PUTIN AND XI ARE GETTING CHUMMY, MAY HAMPER THE ABOVE EFFORT: Russian President Vladimir Putin and Chinese leader Xi Jinping met Friday on the sidelines of the Beijing Winter Olympics Friday, a show of solidarity and shared grievance calibrated to challenge the U.S.-led world order amid a tense diplomatic standoff on Ukraine. Their sweeping joint statement to mark the occasion was a unified blast at the United States — and some of the major impasses between Russia and the West playing out with Moscow’s forces massed near Ukraine’s border. They expressed opposition to NATO enlargement and called out “actors representing but the minority on the international scale” who “continue to advocate unilateral approaches to addressing international issues.” President Biden’s absence from the spectacle, having ordered a diplomatic boycott in protest of Beijing’s human rights abuses, underscored the not-so-subtle subtext of Friday’s Olympic event: the renewed division of the world, at the moment at least, into two major camps, China and Russia versus the United States and allies. Xi, who has not met another foreign leader in person in almost two years amid the pandemic, said China and Russia “firmly support each other in safeguarding their core interests,” according to a summary of the meeting by China’s state news agency Xinhua. Adding deeds to the words, Putin announced a deal to supply China with more gas via a new pipeline. It's not the same gas he might hold back from Europe, but it would ease the burden of (and reduce effectiveness of) sanctions.
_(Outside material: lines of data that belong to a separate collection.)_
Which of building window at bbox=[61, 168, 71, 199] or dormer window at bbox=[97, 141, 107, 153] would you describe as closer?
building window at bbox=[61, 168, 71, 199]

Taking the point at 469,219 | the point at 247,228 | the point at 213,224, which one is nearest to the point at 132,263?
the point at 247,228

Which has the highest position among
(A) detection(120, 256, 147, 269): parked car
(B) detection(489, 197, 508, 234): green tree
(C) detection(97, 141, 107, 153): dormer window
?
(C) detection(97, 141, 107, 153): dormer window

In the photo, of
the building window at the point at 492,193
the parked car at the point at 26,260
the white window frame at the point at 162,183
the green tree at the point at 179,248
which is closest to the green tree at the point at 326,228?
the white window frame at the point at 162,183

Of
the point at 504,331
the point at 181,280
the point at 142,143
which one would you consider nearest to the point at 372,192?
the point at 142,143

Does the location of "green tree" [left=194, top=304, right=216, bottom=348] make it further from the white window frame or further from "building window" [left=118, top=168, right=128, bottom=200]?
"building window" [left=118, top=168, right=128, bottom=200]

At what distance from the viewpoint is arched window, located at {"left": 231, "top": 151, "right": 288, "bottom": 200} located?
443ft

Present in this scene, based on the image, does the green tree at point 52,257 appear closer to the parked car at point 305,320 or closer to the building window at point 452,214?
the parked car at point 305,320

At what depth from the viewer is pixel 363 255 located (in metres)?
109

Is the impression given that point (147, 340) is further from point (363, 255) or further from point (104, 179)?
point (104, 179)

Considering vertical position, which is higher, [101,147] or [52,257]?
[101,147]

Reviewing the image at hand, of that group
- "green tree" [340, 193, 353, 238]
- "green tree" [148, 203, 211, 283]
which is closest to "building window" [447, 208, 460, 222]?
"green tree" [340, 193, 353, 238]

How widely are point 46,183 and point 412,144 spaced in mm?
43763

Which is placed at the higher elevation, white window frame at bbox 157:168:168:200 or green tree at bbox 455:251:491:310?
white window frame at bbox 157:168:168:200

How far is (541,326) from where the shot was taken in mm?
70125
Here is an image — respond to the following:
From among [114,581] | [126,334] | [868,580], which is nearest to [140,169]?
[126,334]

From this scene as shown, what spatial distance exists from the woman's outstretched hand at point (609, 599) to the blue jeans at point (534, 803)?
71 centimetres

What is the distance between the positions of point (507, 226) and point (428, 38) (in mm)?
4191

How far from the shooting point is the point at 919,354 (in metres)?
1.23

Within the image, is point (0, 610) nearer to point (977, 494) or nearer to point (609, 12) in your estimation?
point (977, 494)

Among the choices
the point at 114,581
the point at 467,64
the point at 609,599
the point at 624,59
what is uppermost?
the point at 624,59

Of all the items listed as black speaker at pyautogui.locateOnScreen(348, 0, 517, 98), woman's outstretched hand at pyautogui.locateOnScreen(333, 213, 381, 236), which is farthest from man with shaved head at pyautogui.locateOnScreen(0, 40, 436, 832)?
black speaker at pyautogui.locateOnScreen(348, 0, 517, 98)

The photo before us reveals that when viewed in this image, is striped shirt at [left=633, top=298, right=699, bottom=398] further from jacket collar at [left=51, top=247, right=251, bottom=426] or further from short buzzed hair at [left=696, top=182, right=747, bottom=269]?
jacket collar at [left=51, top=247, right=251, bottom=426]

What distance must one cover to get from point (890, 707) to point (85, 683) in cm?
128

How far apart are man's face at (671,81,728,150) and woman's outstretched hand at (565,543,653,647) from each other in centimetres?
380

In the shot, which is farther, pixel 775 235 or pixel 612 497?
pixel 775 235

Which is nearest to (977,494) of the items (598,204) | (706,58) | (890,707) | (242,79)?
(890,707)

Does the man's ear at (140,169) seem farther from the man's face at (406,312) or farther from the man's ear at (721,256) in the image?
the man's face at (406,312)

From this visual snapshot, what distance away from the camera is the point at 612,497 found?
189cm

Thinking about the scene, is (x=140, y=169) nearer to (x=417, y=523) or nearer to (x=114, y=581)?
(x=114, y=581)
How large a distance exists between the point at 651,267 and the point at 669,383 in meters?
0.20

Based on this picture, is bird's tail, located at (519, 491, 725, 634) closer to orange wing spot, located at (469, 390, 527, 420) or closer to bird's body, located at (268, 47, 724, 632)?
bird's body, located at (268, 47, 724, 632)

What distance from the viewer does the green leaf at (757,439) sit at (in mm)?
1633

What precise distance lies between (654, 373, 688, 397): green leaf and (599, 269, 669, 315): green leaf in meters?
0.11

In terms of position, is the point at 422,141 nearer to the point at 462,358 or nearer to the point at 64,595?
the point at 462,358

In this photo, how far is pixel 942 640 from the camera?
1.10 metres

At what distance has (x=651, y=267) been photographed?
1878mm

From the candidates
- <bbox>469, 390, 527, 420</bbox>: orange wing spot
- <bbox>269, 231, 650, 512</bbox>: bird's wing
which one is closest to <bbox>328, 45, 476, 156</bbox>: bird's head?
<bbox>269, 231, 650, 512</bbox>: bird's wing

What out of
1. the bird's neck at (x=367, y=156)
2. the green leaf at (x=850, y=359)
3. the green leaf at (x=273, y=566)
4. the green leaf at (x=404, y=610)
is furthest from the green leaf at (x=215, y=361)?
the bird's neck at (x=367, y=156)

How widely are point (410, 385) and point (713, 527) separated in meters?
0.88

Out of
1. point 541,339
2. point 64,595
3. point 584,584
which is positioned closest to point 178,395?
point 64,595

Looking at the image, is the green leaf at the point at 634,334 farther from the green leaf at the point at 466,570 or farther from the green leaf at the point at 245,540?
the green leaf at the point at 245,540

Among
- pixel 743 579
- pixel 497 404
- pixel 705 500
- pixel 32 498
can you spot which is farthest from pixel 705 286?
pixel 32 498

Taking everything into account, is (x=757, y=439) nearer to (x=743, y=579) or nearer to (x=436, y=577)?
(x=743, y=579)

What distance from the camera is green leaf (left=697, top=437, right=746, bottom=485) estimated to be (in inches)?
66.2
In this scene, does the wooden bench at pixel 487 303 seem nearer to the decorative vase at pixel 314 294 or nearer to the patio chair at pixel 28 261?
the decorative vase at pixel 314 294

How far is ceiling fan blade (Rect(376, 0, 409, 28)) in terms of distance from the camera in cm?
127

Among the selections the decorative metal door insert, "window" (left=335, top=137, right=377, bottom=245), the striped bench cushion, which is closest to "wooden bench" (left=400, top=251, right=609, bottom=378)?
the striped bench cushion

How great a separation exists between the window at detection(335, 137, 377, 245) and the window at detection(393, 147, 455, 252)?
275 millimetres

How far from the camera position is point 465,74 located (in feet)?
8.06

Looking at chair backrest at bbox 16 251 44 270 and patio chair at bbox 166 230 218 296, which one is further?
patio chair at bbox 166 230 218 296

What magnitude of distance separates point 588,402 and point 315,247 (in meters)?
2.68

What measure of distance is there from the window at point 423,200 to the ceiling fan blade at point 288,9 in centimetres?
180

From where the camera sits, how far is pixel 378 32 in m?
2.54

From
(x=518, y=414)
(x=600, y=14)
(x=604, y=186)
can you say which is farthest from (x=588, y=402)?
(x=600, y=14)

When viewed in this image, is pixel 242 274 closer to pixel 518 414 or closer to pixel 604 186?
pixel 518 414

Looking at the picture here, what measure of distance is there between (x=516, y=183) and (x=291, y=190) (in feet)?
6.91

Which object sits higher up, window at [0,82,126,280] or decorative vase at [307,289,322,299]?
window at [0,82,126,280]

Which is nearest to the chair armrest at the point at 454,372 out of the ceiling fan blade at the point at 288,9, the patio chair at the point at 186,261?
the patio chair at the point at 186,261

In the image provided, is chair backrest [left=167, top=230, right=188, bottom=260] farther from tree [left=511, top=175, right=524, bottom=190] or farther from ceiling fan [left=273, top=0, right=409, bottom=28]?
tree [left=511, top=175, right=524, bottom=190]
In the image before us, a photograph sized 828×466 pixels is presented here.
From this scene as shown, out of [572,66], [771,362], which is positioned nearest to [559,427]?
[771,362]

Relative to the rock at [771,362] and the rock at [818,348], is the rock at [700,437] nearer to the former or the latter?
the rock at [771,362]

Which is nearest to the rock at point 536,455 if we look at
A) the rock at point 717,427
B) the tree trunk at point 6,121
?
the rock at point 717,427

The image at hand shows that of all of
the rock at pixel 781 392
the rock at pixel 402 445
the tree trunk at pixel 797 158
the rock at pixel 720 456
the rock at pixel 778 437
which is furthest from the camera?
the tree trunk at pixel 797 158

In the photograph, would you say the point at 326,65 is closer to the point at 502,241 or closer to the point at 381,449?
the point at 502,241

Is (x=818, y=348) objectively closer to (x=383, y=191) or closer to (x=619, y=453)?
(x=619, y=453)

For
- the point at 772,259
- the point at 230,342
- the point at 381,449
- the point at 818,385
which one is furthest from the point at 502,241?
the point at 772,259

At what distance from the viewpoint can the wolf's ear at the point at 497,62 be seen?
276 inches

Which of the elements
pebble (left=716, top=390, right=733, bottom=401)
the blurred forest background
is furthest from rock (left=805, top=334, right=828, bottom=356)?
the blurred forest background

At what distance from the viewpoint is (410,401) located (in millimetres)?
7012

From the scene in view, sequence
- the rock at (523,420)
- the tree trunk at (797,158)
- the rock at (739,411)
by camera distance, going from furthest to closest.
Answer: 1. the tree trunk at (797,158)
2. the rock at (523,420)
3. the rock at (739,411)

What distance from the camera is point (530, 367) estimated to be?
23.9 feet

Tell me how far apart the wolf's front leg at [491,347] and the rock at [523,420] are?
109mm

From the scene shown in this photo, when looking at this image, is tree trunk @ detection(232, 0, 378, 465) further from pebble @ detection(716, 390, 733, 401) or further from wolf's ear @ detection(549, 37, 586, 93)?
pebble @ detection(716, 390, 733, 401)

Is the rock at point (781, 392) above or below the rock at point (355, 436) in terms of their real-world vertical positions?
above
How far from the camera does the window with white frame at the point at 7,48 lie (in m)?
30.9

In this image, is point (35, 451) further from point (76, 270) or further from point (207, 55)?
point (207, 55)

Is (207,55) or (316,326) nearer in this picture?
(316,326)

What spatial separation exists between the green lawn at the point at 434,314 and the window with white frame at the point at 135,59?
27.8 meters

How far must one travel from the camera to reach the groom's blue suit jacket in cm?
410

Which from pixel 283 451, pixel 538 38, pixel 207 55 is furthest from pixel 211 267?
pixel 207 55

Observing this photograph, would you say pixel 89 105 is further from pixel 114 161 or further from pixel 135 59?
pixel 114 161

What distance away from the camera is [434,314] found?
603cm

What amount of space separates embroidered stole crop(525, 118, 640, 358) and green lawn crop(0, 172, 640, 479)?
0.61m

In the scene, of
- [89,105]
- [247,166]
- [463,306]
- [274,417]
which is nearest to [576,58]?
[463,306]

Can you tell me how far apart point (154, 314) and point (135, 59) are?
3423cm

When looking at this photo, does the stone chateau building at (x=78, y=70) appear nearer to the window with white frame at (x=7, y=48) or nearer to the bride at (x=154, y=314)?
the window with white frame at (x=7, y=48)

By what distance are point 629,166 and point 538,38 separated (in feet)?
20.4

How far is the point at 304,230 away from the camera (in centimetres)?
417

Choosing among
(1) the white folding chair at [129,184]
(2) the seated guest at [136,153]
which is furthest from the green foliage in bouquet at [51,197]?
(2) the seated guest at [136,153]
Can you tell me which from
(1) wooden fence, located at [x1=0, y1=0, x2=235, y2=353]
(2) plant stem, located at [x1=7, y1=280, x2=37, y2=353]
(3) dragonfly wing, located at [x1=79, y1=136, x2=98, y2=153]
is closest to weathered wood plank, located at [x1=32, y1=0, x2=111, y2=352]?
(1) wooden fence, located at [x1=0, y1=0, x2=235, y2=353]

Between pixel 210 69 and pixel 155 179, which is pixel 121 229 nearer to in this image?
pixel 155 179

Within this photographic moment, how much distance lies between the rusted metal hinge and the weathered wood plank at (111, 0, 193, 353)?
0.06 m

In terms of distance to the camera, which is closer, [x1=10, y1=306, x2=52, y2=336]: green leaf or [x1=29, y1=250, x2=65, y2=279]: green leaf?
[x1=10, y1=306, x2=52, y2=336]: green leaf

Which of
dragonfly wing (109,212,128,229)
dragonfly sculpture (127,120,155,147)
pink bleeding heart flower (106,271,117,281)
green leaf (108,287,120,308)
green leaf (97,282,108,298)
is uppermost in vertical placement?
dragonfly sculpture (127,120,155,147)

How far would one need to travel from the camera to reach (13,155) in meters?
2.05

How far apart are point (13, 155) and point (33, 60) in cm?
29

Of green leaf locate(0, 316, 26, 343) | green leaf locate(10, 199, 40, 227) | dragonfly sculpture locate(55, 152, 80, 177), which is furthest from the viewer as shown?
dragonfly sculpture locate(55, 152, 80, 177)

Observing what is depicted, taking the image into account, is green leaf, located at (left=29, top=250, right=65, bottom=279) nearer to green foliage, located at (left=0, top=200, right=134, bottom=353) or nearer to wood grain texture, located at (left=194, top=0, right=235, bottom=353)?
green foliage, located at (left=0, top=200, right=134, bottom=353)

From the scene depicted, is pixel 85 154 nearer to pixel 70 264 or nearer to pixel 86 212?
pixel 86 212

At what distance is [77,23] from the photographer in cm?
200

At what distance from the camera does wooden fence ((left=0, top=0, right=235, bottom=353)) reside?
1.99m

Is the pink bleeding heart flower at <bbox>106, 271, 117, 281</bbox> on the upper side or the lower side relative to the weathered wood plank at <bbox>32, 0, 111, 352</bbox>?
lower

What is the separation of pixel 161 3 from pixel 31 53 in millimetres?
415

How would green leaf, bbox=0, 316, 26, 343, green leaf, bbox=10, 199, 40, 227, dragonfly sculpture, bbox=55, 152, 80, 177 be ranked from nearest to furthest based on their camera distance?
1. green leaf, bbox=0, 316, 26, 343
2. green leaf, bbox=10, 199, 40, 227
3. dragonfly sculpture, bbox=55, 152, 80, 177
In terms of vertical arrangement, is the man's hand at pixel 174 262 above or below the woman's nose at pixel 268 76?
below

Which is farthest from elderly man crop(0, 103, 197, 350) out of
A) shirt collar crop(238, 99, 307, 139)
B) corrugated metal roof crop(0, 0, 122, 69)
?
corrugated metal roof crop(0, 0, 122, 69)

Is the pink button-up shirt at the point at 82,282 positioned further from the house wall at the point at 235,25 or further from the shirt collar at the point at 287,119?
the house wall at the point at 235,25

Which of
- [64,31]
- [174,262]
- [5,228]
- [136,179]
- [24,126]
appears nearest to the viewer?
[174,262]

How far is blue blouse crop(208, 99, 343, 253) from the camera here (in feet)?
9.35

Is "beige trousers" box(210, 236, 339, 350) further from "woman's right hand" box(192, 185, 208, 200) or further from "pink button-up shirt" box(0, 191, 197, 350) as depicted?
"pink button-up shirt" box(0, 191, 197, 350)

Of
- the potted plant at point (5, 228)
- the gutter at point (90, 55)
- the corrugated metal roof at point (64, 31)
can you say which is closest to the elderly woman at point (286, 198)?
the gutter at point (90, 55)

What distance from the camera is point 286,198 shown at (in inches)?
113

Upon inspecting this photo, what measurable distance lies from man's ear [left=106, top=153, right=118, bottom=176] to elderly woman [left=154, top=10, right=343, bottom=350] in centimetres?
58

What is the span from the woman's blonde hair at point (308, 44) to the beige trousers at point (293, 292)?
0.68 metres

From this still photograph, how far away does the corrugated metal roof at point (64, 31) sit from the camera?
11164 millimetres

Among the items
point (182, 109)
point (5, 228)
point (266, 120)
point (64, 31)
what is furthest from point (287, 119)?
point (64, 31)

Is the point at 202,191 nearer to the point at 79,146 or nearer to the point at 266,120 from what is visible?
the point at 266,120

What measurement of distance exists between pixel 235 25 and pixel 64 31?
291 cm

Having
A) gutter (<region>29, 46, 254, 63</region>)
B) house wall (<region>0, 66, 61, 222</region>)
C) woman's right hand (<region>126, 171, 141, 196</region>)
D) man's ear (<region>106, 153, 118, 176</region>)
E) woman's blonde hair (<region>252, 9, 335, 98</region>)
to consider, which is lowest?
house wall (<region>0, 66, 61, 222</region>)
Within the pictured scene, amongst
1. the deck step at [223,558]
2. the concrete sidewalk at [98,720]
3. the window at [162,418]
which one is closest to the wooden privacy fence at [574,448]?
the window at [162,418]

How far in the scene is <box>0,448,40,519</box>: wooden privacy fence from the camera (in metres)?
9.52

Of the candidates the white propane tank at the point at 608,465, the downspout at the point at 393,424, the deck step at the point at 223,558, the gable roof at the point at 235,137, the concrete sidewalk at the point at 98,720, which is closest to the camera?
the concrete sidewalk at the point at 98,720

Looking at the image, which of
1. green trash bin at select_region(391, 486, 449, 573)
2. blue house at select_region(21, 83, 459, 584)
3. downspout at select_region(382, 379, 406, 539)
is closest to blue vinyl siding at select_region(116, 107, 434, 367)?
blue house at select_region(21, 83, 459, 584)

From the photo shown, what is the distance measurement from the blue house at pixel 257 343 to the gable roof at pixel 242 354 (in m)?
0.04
FORGET SUTURES, MIT HAS DEVELOPED DUCT TAPE FOR SEALING AND HEALING ORGANS AND TISSUE: Like duct tape, the new patch is sticky on one side and smooth on the other. In its current formulation, the adhesive is targeted to seal defects in the gastrointestinal tract, which the engineers describe as the body’s own biological ductwork. In numerous experiments, the team has shown the patch can be quickly stuck to large tears and punctures in the colon, stomach, and intestines of various animal models. The adhesive binds strongly to tissues within several seconds and holds for over a month. It is also flexible, able to expand and contract with a functioning organ as it heals. Once an injury is fully healed, the patch gradually degrades without causing inflammation or sticking to surrounding tissues. The team envisions the surgical sticky patch could one day be stocked in operating rooms and used as a fast and safe alternative or reinforcement to hand-sewn sutures to repair leaks and tears in the gut and other biological tissues. “We think this surgical tape is a good base technology to be made into an actual, off-the-shelf product,” says Hyunwoo Yuk, a research scientist in MIT’s Department of Mechanical Engineering. “Surgeons could use it as they use duct tape in the nonsurgical world. It doesn’t need any preparation or prior step. Just take it out, open, and use.”